### Tugas yang Dikerjakan
1. Dalam teks bacaan liturgi di bawah, tulis ulang secara lebih ringkas paragraf yang diawali "Pada waktu itu Darius, raja Persia," tanpa menghilangkan fakta pokoknya.
2. Sambung teks bacaan liturgi di bawah, mulai setelah kalimat terakhir yang tercantum.

### Teks yang Disediakan
=-=-=-=-=
Liturgia Verbi 2023-09-26 Selasa.

Liturgia Verbi (A-I)
Hari Biasa, Pekan Biasa XXV

Selasa, 26 September 2023

PF S. Kosmas dan S. Damianus, Martir



Bacaan Pertama
Ezr 6:7-8.12b.14-20

"Mereka mentahbiskan rumah Allah dan merayakan Paskah."

Pembacaan dari Kitab Ezra:

Pada waktu itu Darius, raja Persia,
memerintahkan kepada para bupati di daerah seberang Sungai Efrat,
sebagai berikut:

'Jangan menghalangi pekerjaan membangun rumah Allah itu.
Bupati dan para tua-tua orang Yahudi
boleh membangun rumah Allah itu di tempatnya yang semula.
Lalu aku telah mengeluarkan perintah
tentang apa yang harus kalian perbuat terhadap para tua-tua Yahudi
mengenai pembangunan rumah Allah itu.
Dengan seksama dan tanpa bertangguh
mereka harus diberi biaya dari penghasilan kerajaan
yaitu dari upeti daerah seberang sungai Efrat.
=-=-=-=-=
Rekaman dataset
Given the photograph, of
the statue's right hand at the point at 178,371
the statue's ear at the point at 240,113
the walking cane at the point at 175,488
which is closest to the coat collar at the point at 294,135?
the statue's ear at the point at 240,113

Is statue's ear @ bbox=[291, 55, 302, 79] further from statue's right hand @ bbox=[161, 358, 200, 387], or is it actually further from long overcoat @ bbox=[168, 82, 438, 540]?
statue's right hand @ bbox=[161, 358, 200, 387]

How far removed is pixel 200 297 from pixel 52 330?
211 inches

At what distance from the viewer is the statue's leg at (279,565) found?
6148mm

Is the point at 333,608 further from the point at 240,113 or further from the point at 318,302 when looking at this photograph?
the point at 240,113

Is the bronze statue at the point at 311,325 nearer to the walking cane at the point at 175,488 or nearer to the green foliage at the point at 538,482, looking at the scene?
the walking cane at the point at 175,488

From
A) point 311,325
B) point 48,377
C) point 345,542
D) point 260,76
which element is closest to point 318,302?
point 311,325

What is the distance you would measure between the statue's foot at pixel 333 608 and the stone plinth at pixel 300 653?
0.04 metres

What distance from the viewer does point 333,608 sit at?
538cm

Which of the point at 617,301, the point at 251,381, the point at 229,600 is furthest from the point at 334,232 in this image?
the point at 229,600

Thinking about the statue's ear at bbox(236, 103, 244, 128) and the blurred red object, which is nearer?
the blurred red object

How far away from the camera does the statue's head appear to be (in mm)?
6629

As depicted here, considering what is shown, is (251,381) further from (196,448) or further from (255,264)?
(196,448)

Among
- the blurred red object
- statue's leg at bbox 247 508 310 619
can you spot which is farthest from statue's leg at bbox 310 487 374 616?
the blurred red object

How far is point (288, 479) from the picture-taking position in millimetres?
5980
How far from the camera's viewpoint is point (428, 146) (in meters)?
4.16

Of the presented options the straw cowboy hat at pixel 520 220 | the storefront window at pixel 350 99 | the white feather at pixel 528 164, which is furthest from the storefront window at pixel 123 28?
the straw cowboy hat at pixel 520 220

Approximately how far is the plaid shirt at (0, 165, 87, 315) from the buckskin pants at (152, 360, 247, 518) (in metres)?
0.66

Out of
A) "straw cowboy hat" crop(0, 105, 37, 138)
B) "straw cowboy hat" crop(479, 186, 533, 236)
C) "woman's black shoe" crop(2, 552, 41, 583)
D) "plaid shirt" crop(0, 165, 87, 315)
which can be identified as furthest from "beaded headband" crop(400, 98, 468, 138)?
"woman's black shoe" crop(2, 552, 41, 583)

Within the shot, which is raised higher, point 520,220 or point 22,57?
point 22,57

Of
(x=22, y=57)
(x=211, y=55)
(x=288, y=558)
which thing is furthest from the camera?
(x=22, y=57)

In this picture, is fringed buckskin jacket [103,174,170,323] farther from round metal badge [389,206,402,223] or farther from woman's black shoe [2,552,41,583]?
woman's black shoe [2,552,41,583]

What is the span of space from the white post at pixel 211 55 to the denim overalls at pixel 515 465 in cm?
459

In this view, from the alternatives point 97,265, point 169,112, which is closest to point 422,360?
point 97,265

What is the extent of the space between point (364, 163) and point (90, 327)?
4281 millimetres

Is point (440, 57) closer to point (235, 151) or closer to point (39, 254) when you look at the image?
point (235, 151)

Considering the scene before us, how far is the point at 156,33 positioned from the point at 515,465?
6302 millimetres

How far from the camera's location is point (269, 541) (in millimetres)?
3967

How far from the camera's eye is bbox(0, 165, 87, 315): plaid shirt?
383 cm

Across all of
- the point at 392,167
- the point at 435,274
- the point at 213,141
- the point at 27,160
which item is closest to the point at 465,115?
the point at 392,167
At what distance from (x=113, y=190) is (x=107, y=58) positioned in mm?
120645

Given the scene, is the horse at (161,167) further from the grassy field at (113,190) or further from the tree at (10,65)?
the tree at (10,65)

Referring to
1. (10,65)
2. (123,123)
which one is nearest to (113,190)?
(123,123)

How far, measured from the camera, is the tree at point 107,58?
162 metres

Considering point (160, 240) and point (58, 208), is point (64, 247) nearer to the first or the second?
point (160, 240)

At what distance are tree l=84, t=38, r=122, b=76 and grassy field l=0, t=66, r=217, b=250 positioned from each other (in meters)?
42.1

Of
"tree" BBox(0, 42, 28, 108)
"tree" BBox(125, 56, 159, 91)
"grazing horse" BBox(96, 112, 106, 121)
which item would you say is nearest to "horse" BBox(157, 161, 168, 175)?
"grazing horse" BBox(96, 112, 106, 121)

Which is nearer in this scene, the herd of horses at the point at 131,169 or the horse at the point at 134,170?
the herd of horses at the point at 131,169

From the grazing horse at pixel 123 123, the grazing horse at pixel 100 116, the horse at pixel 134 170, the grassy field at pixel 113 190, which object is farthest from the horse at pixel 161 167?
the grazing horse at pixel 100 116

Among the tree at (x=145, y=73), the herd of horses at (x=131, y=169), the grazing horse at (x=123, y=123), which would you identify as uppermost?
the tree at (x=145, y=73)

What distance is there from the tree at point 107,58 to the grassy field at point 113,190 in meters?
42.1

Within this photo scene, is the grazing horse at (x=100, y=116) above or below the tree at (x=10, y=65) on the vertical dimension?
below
=-=-=-=-=
### Jawaban
1. Darius, raja Persia, memberikan perintah berikut kepada para bupati di daerah seberang Sungai Efrat.

2.
Aku, Darius, yang mengeluarkan perintah ini;
hendaklah dilakukan dengan seksama.

Maka para tua-tua orang Yahudi melanjutkan pembangunan rumah Tuhan dengan lancar,
digerakkan oleh nubuat nabi Hagai dan nabi Zakharia bin Ido.
Mereka menyelesaikan pembangunan menurut perintah Allah Israel
dan menurut perintah Koresh, Darius dan Artahsasta,
raja-raja negeri Persia.
Maka selesailah rumah itu pada hari yang ketiga bulan Adar,
yakni pada tahun yang keenam pemerintahan raja Darius.

Maka orang Israel,
para imam, orang-orang Lewi
dan orang-orang lain yang pulang dari pembuangan,
merayakan pentahbisan rumah Allah dengan sukaria.
Untuk pentahbisan rumah Allah itu mereka mempersembahkan
lembu jantan seratus ekor, anak domba empat ratus ekor,
dan domba jantan dua ratus ekor;
juga kambing jantan
sebagai urban penghapus dosa bagi seluruh orang Israel,
dua belas ekor, menurut bilangan suku Israel.
Mereka juga menempatkan para imam pada golongan-golongannya,
dan orang-orang Lewi pada rombongan-rombongannya
untuk melakukan ibadah kepada Allah yang diam di Yerusalem,
sesuai dengan yang ada tertulis dalam kitab Musa.

Dan pada tanggal empat belas bulan pertama
mereka yang pulang dari pembuangan itu merayakan Paskah.
Para imam dan orang-orang Lewi bersama-sama mentahirkan diri,
sehingga tahirlah mereka sekalian.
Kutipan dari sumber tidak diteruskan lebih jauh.